Between 2004 and 2007, she studied as a graduate student in Turkey at the University of Ankara and the University of Istanbul, where she studied Turkish language and attended lectures in gender studies, cultural studies and anthropology. She spent a lot of time with various activists, both privately and through various associations and institutions, listening to their life stories. These stories and their struggles were also the basis for the creation of the scientific monograph FEMINISM AND ISLAM: Turkish Women between the Orient and the West, which was published in 2014. In the book, the author wanted to show the diversity and complexity of women’s lives in Turkey and reveal deeper anthropological, cultural and historical levers that affect superficially invisible power relations. In 2012 and 2013, she was granted a scholarship from the Scientific and Technological Research Council of Turkey (TÜBITAK) and as a visiting student at Sabancı University in Istanbul, she conducted a research for her doctoral dissertation entitled: The Impact of the Context of Europeanization on Religious Discourses in Public Policies of Gender Equality and Intimate Citizenship in Turkey.

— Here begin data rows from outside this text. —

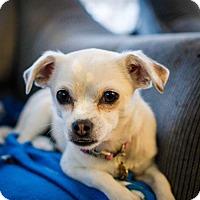 Adopt A Pet :: Booyah - Salt Lake City, UT
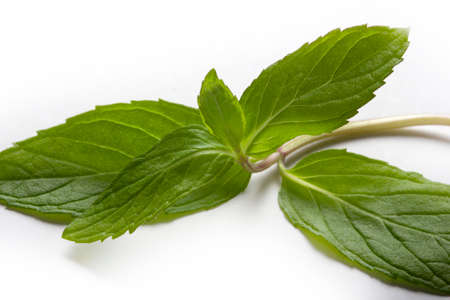 Fresh mint in closeup on a white background Banque d'images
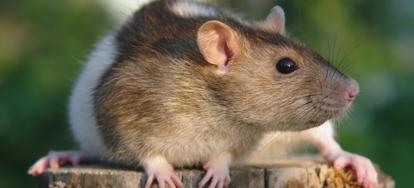 4 Natural Rat Control Methods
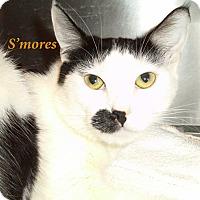 Adopt A Pet :: Smores - El Cajon, CA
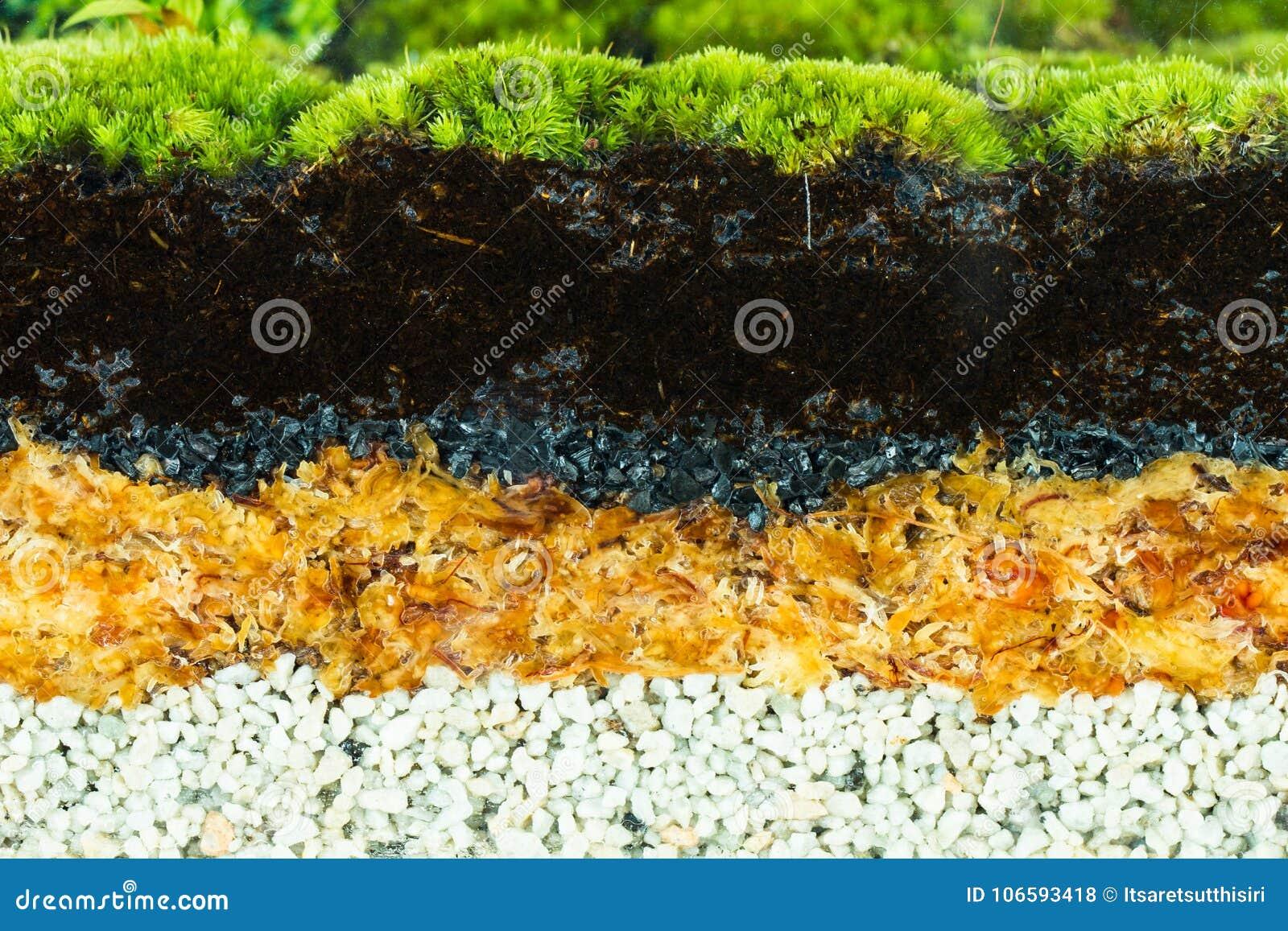 Layers Of Terrarium Stock Photo Image Of Garden Drawn 106593418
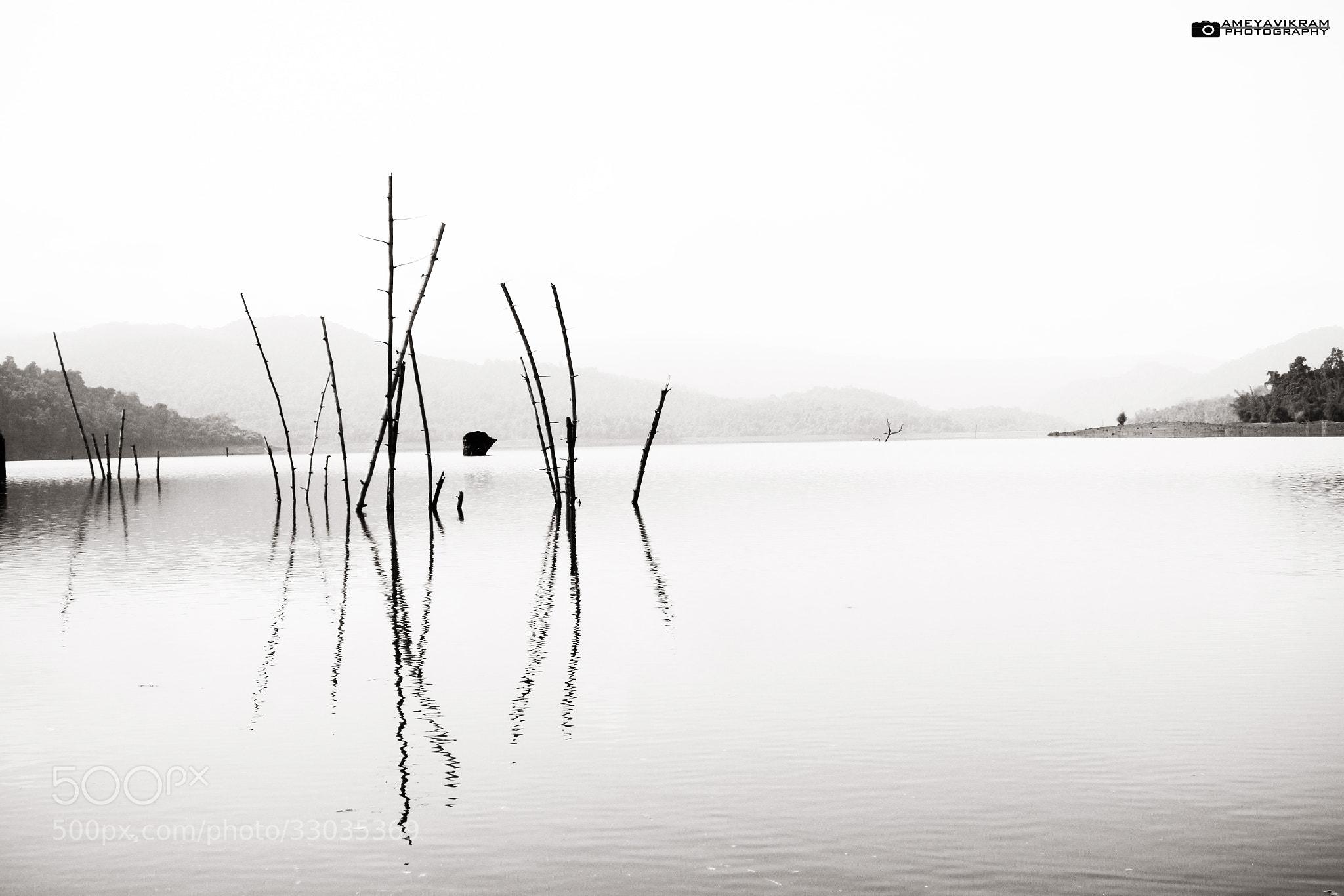 Photograph Less is more by Ameyavikram Mahalingashetty on 500px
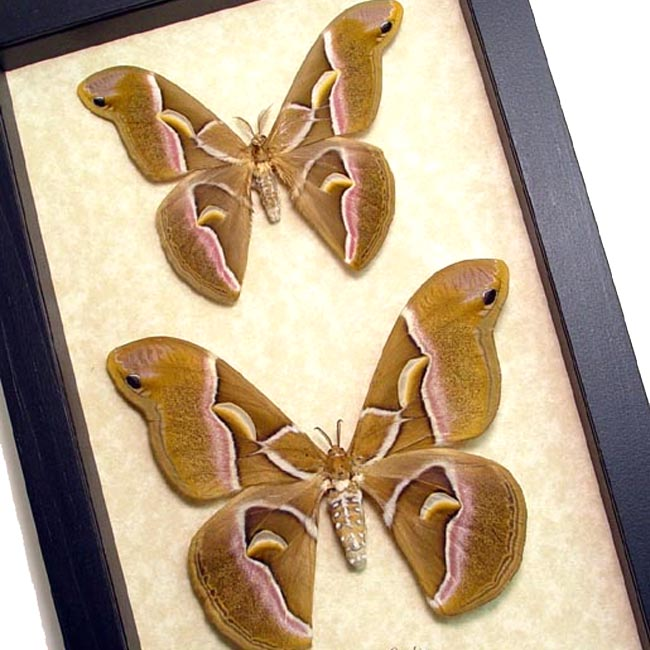 Samia Cynthia Pair Silkmoths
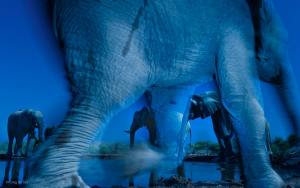 Wildlife Photographer of the Year 2013 Grand title winner Winner 2013 Animal Portraits Greg du Toit, South Africa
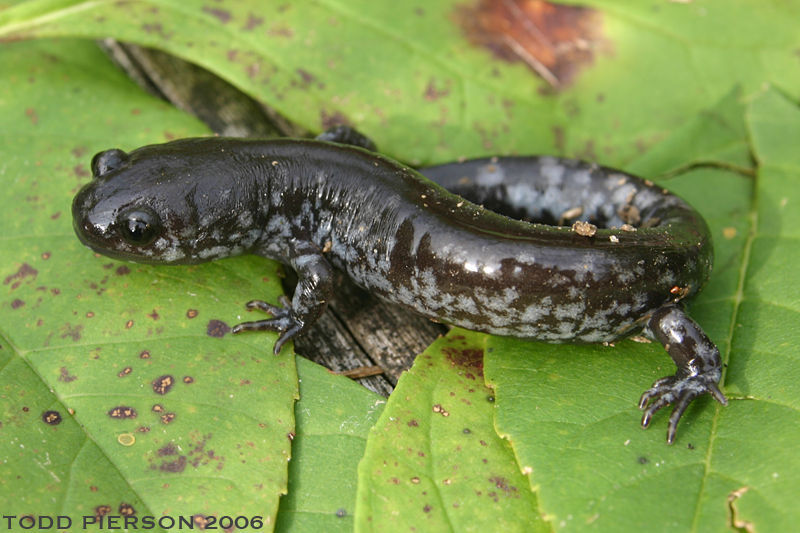 Ambystoma texanum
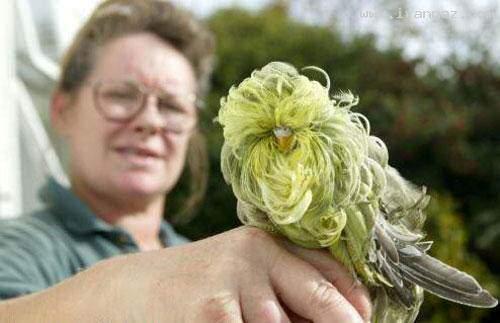 image عکس هایی زیبا از یک پرنده بی نظیر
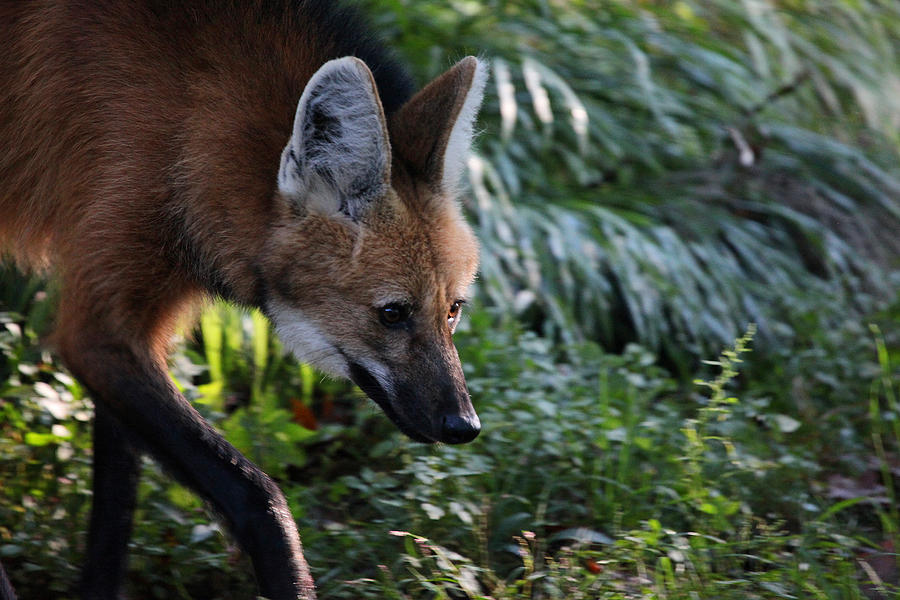 Maned Wolf Photograph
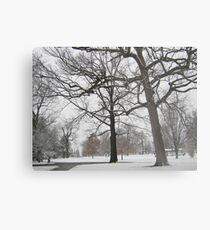Feb. 19 2012 Snowstorm 19 Metal Print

From 2010 to 2013, she was also a researcher and member of the Corners of Europe research and art team at the Exodos institute from Ljubljana. It has been an active platform for artists and audiences for many years, designed and run by cultural organizations on the edges of Europe. In Northern Ireland, together with other artists and researchers, she participated in the project Corners – Built to Contain, where (political) prisoners or convicted persons told their stories and performed them in a radio play developed together with international artists (actors, audio artists). Through a series of meetings and workshops, the stories were collected to create a unique 16-minute radio play that explores prison life, including daily routines, small acts of rebellion, communication with the world beyond the walls and imaginary escape.

Throughout the years, she traveled a lot and, among other activities, studied at the University of Łódź in Poland and at Florida International University in the USA. She has published several professional and scientific articles in domestic and foreign scientific journals, she is fluent in English, Italian and Turkish and occasionally translates, mainly Turkish language.